Decepciones

Poco se puede añadir a lo que en su día se dijo de la brillante La muñequita de papá, de Debbie Dreschler. Una obra tan contundente como angustiosa, que lograba una convincente bajada a los infiernos de los abusos sexuales, plasmando un brillante ejercicio de autoexorcismo. Un potente argumento para esperar con muchas ganas la siguiente obra de esta autora, que llega publicada de nuevo por La Cúpula, Verano de amor. Al igual que en su primera obra, el relato autobiográfico vuelve a ser la coartada argumental, esta vez dejando de lado los espinosos vericuetos de su infancia para entrar en las bondades de su adolescencia. Dreschler lleva al lector hacia el primer amor adolescente y los primeros escarceos amorosos.
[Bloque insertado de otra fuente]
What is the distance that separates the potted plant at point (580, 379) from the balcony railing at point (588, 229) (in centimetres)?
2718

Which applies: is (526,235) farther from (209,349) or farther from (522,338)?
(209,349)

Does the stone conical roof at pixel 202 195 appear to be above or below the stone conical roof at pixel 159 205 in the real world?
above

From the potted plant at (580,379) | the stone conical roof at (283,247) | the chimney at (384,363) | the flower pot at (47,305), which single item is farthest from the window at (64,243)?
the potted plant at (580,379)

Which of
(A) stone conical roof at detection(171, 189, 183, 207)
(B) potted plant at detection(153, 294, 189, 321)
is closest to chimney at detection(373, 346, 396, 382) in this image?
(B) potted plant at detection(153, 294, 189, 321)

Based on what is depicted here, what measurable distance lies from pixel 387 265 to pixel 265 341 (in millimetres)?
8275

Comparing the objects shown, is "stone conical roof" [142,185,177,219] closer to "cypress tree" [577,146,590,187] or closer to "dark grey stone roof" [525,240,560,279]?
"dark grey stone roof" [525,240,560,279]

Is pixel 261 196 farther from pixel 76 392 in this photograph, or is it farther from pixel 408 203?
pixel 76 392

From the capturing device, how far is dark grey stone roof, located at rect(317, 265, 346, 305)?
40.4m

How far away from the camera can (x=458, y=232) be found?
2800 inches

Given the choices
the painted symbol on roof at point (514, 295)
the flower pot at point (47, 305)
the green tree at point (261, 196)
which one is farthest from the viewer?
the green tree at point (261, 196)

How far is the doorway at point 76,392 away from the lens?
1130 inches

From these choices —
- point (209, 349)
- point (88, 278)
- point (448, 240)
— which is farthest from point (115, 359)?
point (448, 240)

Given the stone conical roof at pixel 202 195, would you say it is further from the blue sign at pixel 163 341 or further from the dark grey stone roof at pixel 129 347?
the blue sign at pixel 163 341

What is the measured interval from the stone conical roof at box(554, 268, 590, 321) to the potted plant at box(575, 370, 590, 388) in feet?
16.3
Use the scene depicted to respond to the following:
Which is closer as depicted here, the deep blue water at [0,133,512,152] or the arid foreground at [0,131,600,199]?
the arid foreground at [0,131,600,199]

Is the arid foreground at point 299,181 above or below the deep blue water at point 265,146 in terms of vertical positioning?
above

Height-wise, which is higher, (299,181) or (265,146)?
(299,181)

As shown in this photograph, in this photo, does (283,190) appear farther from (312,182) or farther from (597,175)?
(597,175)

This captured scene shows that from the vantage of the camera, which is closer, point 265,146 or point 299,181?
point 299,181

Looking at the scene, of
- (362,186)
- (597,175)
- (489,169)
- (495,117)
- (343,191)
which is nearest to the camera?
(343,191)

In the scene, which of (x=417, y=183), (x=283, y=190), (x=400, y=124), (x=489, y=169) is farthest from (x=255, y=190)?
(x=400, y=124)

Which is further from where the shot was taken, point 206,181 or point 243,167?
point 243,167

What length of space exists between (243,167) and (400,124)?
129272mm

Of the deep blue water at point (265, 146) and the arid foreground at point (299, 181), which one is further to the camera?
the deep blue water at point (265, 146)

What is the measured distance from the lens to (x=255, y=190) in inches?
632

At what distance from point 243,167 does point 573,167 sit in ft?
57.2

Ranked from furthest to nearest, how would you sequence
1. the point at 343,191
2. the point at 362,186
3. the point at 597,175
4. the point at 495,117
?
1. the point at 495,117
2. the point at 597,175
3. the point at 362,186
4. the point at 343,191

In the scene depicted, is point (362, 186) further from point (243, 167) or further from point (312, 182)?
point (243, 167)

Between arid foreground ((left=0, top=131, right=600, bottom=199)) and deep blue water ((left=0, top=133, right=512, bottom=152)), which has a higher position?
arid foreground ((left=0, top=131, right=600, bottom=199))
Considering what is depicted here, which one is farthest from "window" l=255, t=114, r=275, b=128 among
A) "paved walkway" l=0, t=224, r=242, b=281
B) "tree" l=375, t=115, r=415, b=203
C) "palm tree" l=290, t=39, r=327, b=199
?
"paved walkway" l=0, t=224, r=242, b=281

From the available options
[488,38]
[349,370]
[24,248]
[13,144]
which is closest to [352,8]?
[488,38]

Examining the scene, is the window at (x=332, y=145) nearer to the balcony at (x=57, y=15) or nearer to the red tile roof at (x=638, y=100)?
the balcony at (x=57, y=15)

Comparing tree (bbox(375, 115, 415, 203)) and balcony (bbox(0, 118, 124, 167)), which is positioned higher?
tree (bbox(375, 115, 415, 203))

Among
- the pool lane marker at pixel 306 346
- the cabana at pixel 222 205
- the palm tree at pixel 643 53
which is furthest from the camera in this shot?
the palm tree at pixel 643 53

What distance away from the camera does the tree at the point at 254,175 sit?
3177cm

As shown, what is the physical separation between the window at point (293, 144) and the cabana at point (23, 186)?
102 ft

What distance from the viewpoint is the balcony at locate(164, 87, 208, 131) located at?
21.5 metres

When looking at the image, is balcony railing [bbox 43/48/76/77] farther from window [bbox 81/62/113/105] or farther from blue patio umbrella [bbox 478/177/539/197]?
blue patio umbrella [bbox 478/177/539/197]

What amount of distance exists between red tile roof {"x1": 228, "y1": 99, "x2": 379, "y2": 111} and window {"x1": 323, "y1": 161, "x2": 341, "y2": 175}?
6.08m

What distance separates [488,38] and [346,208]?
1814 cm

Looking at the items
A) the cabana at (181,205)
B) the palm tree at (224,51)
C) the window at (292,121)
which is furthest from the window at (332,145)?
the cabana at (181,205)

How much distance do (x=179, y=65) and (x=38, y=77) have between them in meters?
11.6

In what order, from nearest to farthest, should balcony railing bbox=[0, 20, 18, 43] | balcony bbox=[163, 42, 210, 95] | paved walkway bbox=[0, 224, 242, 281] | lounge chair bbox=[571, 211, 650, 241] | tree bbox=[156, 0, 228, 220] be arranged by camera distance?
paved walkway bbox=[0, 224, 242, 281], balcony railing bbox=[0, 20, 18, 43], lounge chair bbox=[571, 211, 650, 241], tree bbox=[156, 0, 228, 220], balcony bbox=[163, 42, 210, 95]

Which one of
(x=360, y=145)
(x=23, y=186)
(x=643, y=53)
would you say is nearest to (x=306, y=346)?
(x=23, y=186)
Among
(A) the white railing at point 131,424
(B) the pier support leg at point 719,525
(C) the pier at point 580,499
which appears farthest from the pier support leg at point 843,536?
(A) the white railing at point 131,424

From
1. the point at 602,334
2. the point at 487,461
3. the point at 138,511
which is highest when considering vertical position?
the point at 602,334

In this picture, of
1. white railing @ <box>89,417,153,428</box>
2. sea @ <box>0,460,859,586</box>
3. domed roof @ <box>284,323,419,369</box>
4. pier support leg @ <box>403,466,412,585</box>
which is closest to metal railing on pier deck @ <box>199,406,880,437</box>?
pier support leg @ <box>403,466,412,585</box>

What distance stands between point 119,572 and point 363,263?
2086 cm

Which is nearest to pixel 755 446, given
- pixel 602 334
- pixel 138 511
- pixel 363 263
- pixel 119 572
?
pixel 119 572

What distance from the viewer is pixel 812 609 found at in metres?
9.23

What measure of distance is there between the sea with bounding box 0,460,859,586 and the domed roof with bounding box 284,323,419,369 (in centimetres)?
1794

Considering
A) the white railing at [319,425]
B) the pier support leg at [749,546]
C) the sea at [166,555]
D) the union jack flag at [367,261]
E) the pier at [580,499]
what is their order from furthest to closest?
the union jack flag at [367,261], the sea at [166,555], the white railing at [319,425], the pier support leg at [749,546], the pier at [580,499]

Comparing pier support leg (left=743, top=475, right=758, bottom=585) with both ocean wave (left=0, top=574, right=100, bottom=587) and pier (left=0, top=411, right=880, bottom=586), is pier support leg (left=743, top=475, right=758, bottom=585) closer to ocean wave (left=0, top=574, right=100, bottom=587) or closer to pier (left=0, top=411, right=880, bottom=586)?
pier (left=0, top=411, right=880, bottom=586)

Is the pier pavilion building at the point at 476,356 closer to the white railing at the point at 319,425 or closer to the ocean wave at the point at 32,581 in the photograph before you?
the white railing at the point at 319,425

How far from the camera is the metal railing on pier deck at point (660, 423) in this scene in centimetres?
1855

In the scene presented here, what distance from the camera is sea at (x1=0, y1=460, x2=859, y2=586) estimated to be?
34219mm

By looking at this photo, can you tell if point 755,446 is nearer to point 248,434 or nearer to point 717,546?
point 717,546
Sin embargo, Dreschler sigue manteniendo un tono distante en la narración que afecta muy negativamente a la percepción que llega al lector. No hay empatía entre el lector y la obra, como puede existir en las historietas de Michael Rabagliatti, ni tampoco se dejan pistas para debate o reflexión, como pueda hacer Daniel Clowes o Phoebe Gloeckner, lo que deja la obra excesivamente vacua. Hay un bonito ejercicio de estilo gráfico, de elegantes propuestas visuales (con el agresivo juego de bitonos como gran protagonista) y acertados ritmos, pero que no consiguen enganchar en la lectura. La propuesta de Dreschler queda entonces en agua de nadie, con lances momentáneos interesantes, pero sin llegar a cuajar un discurso definido que permita al lector seguir a la autora. Una lástima, porque la autora ha demostrado fehacientemente que puede dar mucho más de sí. (1)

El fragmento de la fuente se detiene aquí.